Mukesh D. Ambani, Chairman and Managing Director, Reliance Industries, said, “I am confident that Reliance’s New Energy business will play a pivotal role in the global movement for adoption of cleaner fuels.”
A Niti Aayog report highlighted how CCUS has an important role to play in decarbonising India’s power sector, given its reliance on coal for meeting over 70% of its electricity needs.
It identified several promising utilisation pathways including green urea – which can be produced from captured CO2 and green hydrogen, which can replace or complement traditional LNG/natural gas based production and import of ammonia and urea; and in F&B applications, across carbonated drinks, dry ice and modified atmosphere packaging.

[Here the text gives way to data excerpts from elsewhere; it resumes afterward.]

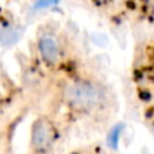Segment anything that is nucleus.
<instances>
[{
  "label": "nucleus",
  "mask_w": 154,
  "mask_h": 154,
  "mask_svg": "<svg viewBox=\"0 0 154 154\" xmlns=\"http://www.w3.org/2000/svg\"><path fill=\"white\" fill-rule=\"evenodd\" d=\"M103 100V89L88 80H73L62 91V101L75 112H91L97 108Z\"/></svg>",
  "instance_id": "f257e3e1"
},
{
  "label": "nucleus",
  "mask_w": 154,
  "mask_h": 154,
  "mask_svg": "<svg viewBox=\"0 0 154 154\" xmlns=\"http://www.w3.org/2000/svg\"><path fill=\"white\" fill-rule=\"evenodd\" d=\"M54 141H56L54 125L45 116L38 118L31 126V135H30L31 150L37 154H43L53 146Z\"/></svg>",
  "instance_id": "f03ea898"
},
{
  "label": "nucleus",
  "mask_w": 154,
  "mask_h": 154,
  "mask_svg": "<svg viewBox=\"0 0 154 154\" xmlns=\"http://www.w3.org/2000/svg\"><path fill=\"white\" fill-rule=\"evenodd\" d=\"M38 50H39L41 58L43 60V62L50 66H54L60 62L61 58V49L57 42V39H54L51 35H45L39 39L38 42Z\"/></svg>",
  "instance_id": "7ed1b4c3"
},
{
  "label": "nucleus",
  "mask_w": 154,
  "mask_h": 154,
  "mask_svg": "<svg viewBox=\"0 0 154 154\" xmlns=\"http://www.w3.org/2000/svg\"><path fill=\"white\" fill-rule=\"evenodd\" d=\"M18 38L19 34L15 29L7 27V29L0 30V43H3V45H11V43L16 42Z\"/></svg>",
  "instance_id": "20e7f679"
},
{
  "label": "nucleus",
  "mask_w": 154,
  "mask_h": 154,
  "mask_svg": "<svg viewBox=\"0 0 154 154\" xmlns=\"http://www.w3.org/2000/svg\"><path fill=\"white\" fill-rule=\"evenodd\" d=\"M58 0H38L37 4H35V7L37 8H43V7H49V5L54 4V3H57Z\"/></svg>",
  "instance_id": "39448f33"
}]
</instances>
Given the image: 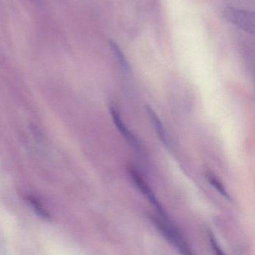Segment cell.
Returning a JSON list of instances; mask_svg holds the SVG:
<instances>
[{"instance_id":"obj_6","label":"cell","mask_w":255,"mask_h":255,"mask_svg":"<svg viewBox=\"0 0 255 255\" xmlns=\"http://www.w3.org/2000/svg\"><path fill=\"white\" fill-rule=\"evenodd\" d=\"M109 46H110L112 50L113 51L114 54H115V57H116L121 67L124 68L125 71L128 72L129 70H130V64H129L128 61H127L125 55H124V52L121 50L120 46H118V43L114 41V40H109Z\"/></svg>"},{"instance_id":"obj_9","label":"cell","mask_w":255,"mask_h":255,"mask_svg":"<svg viewBox=\"0 0 255 255\" xmlns=\"http://www.w3.org/2000/svg\"><path fill=\"white\" fill-rule=\"evenodd\" d=\"M30 202H31V203L32 204L33 206H34V208H35L36 211H37V212L39 214L42 215V217H47V214H46V212H45V211H43V209H42L41 206H40V204H39L38 202H37V201L34 200V199H30Z\"/></svg>"},{"instance_id":"obj_1","label":"cell","mask_w":255,"mask_h":255,"mask_svg":"<svg viewBox=\"0 0 255 255\" xmlns=\"http://www.w3.org/2000/svg\"><path fill=\"white\" fill-rule=\"evenodd\" d=\"M223 16L228 22L236 25L241 30L254 34L255 31V13L251 10H242L232 6L225 7Z\"/></svg>"},{"instance_id":"obj_3","label":"cell","mask_w":255,"mask_h":255,"mask_svg":"<svg viewBox=\"0 0 255 255\" xmlns=\"http://www.w3.org/2000/svg\"><path fill=\"white\" fill-rule=\"evenodd\" d=\"M128 171L129 173L130 174V176L133 178V181H134L135 184H136L139 190L145 195V197L155 207L156 209L157 210L161 217H166V216H165L164 210L162 208L161 205L157 200L155 195L154 194L149 186L146 184L143 178L141 176L140 174L138 172L137 170H136V169L132 167V166L129 167Z\"/></svg>"},{"instance_id":"obj_4","label":"cell","mask_w":255,"mask_h":255,"mask_svg":"<svg viewBox=\"0 0 255 255\" xmlns=\"http://www.w3.org/2000/svg\"><path fill=\"white\" fill-rule=\"evenodd\" d=\"M109 111H110L111 116H112V119H113L115 127L118 129L121 135L124 136V139L135 149H140V144H139V141L136 139V136L133 134V133L129 130L125 124L123 122L122 119H121V116H120L119 112L117 110L116 108L114 107V106H111L109 108Z\"/></svg>"},{"instance_id":"obj_2","label":"cell","mask_w":255,"mask_h":255,"mask_svg":"<svg viewBox=\"0 0 255 255\" xmlns=\"http://www.w3.org/2000/svg\"><path fill=\"white\" fill-rule=\"evenodd\" d=\"M156 227L164 235L165 238L174 246L177 250L183 255H194L193 252L187 245L185 240L181 236V234L177 231L175 228L169 222L167 221L166 217H161L160 218L153 219Z\"/></svg>"},{"instance_id":"obj_8","label":"cell","mask_w":255,"mask_h":255,"mask_svg":"<svg viewBox=\"0 0 255 255\" xmlns=\"http://www.w3.org/2000/svg\"><path fill=\"white\" fill-rule=\"evenodd\" d=\"M208 237H209L210 241H211V247H212L216 255H226L223 253L220 246L218 245V243H217V240H216L215 237H214V235L211 231H208Z\"/></svg>"},{"instance_id":"obj_5","label":"cell","mask_w":255,"mask_h":255,"mask_svg":"<svg viewBox=\"0 0 255 255\" xmlns=\"http://www.w3.org/2000/svg\"><path fill=\"white\" fill-rule=\"evenodd\" d=\"M146 110L147 113L148 114V116H149L150 119H151V123H152L153 126H154L160 140H161V142H163V145L166 148H170L171 145L169 137H168L167 133L165 131L164 127H163L160 120L159 119L158 116L156 115L155 112L149 106H147Z\"/></svg>"},{"instance_id":"obj_7","label":"cell","mask_w":255,"mask_h":255,"mask_svg":"<svg viewBox=\"0 0 255 255\" xmlns=\"http://www.w3.org/2000/svg\"><path fill=\"white\" fill-rule=\"evenodd\" d=\"M207 178H208L209 182L211 183V185L214 187V188H215L222 196H224L226 199H231L230 195L228 193L226 187H224V185H223L221 181H219L218 178H217L215 175H213L211 172H208V173H207Z\"/></svg>"}]
</instances>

India’s urea production is about 24 Mtpa.
Other sectors with potential for utilisation include building materials, involving concrete curing and aggregate formation, where CO2 is injected in a liquid state without conversion, thus reducing energy requirements; and in chemicals (methanol and ethanol), where conversion of CO2 is proven at commercial scale.
Conversion of CO2 to various polymers, including bioplastics, presents another utilisation route, as does Enhanced Oil Recovery (EOR); for carbon capture projects in India with proximity to oil fields, CO2 EOR can play a role in residual oil extraction.
India’s power and industrial sectors are sure to remain in the sustainable spotlight, since they contributed around 1,600 Mtpa of CO2 emissions (around 60%) out of the total emissions of 2,600 mtpa in 2020.